The CDC first issued an order mandating masks on public conveyances in January 2021, saying “traveling on public transportation increases a person’s risk of getting and spreading COVID-19.”

“Air travel often requires spending time in security lines and busy airport terminals,” the agency stated. “Travel by bus, train and other conveyances used for international, interstate or intrastate transportation poses similar challenges.”

Mask mandates have slowly been lifted in many settings in recent weeks. Los Angeles County and the state have scrapped requirements for masks at outdoor and indoor mega-events, and face coverings are no longer mandatory in most indoor environments.

Mask requirements inside school classrooms have also been lifted, and face coverings are now only strongly recommended at L.A. County campuses. Masks are also “strongly recommended,” but not required, on school buses.

The county still requires masks at health-care facilities.

The average daily rate of people testing positive for COVID-19 in Los Angeles County ticked upward again April 19, continuing a recent trend of increases, but the figure still remained low overall, at just 2.8%.

The rolling seven-day average daily positivity rate was below 1% late last month, but it has risen gradually in recent days — concurrent with the spread of the more transmissible BA.2 subvariant of COVID-19. BA.2, an offshoot of the Omicron variant that sparked a winter surge in infections, is now the dominant strain of the virus in the county, believed to represent 67% of new cases.

According to figures provided by the county Department of Public Health, the daily testing-positivity rate April 13 was 1.6%, but it has steadily ticked upward. It was 2.6% April 18.

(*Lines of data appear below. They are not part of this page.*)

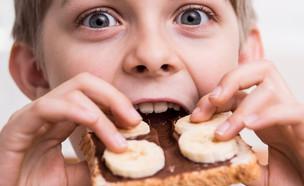 ילד אוכל  (צילום: Shutterstock)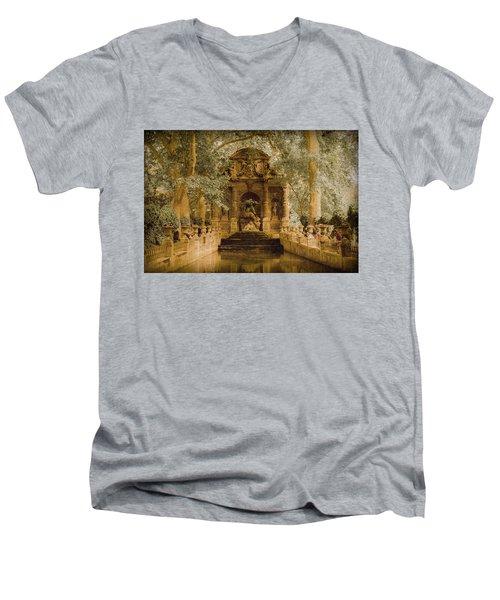 Paris, France - Medici Fountain Oldstyle Men's V-Neck T-Shirt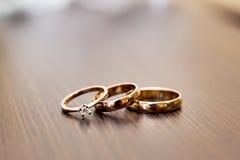 Fondo hermoso con los anillos de bodas Fotos de archivo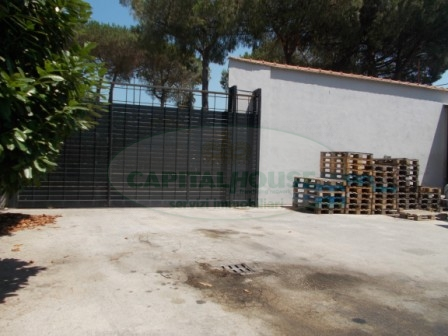 Negozio / Locale in affitto a Casapulla, 9999 locali, Trattative riservate | CambioCasa.it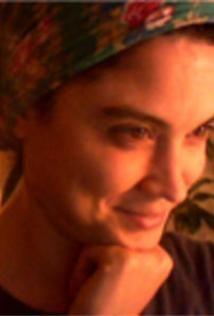 Ana Ynsaurralde (1977) Resistencia, Chaco, Arxentina. Filmografía: http://www.imdb.com/name/nm1878043/?ref_=fn_al_nm_1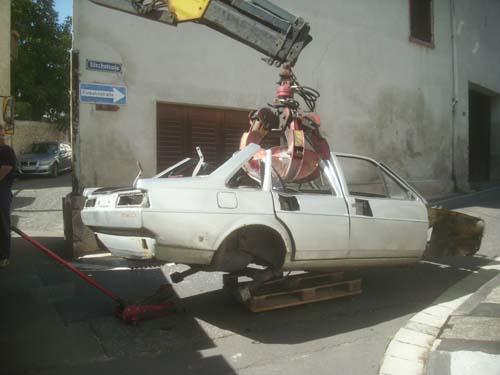 VW Santana an der Kralle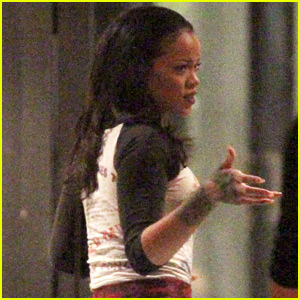 Rihanna Steps Out Before Releasing New Song 'Work'!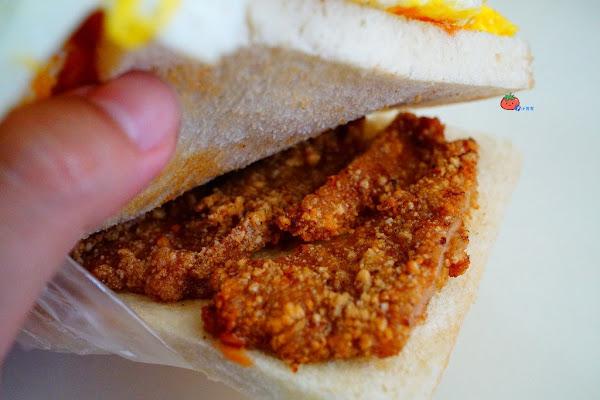 在地人最愛隱藏版!明峯早餐店 吃早餐還要排隊 古早味炸豬排三明治必點 太厲害!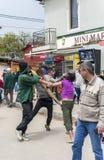 Luta de grupo em ruas após a obtenção bebido Imagens de Stock
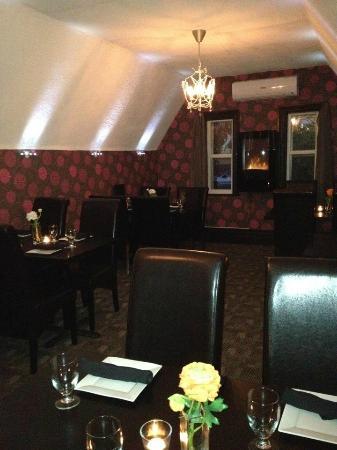 Main Street Cellar: Upstairs dinning room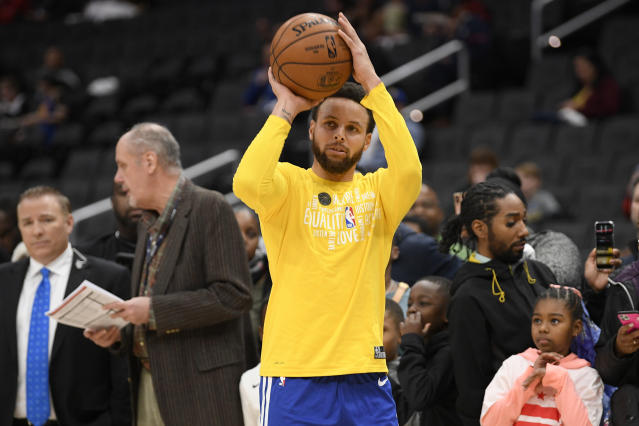 Stephen Curry is reportedly on the verge of a return to the Warriors. (AP Photo/Nick Wass)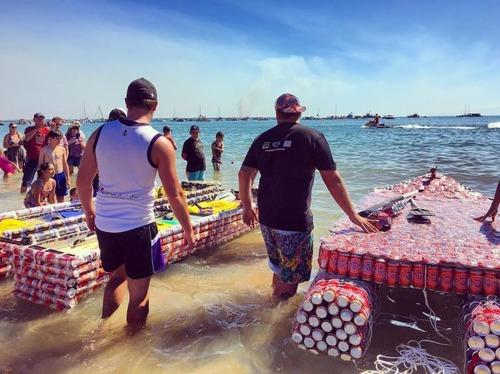 ビールの缶でボートを作って競争の画像(1枚目)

County health officials have noted a steady rise in daily virus infection numbers, also attributed to BA.2. But while cases have climbed, the number of people becoming seriously ill due to the virus has not. The number of COVID-positive patients in county hospitals has remained fairly steady in recent weeks, with the number at 226 April 19, according to state figures.

That was up slightly from 221 the day before. Of the COVID-positive patients, only 26 are being treated in intensive care.

The county reported 857 new COVID infections, giving the county a cumulative pandemic total of 2,854,567. Another 12 deaths were also confirmed, lifting the overall death toll to 31,884.